Existing multimodal large language models (MLLMs) used as evaluators face a fundamental trade-off: outputting a single scalar score contradicts their generative nature and hinders fine-grained assessment, while autoregressive, step-by-step analysis severely limits inference throughput in high-scale evaluation scenarios. Method: We propose YOFO—a structured-template-based, efficient multidimensional evaluation paradigm that reformulates evaluation as parallel binary classification across multiple criteria, resolved via a single forward pass. Leveraging autoregressive decoding, YOFO conditionally generates logits for the final token of each dimension under template guidance to enable simultaneous yes/no decisions, supporting dependency-aware analysis and post-hoc chain-of-thought augmentation. Results: On recommendation evaluation benchmarks, YOFO achieves state-of-the-art performance with inference speedups of several orders of magnitude, offering unprecedented efficiency, strong interpretability, and full alignment with generative modeling principles.

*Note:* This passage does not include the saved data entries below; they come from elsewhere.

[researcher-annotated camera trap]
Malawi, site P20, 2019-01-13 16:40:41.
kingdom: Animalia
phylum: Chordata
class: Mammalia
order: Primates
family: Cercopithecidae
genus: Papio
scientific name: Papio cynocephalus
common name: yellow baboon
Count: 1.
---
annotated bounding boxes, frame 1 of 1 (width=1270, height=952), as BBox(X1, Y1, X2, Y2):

Multimodal large language models (MLLMs) show strong potential as judges. However, existing approaches face a fundamental trade-off: adapting MLLMs to output a single score misaligns with the generative nature of MLLMs and limits fine-grained requirement understanding, whereas autoregressively generating judging analyses is prohibitively slow in high-throughput settings. Observing that judgment reduces to verifying whether inputs satisfy a set of structured requirements, we propose YOFO, a template-conditioned method that judges all requirements in a single forward pass. Built on an autoregressive model, YOFO accepts a structured requirement template and, in one inference step, produces a binary yes/no decision for each requirement by reading the logits of the final token associated with that requirement. This design yields orders-of-magnitude speedups while preserving interpretability. Extensive experiments show that YOFO not only achieves state-of-the-art results on standard recommendation datasets, but also supports dependency-aware analysis-where subsequent judgments are conditioned on previous ones-and further benefits from post-hoc CoT.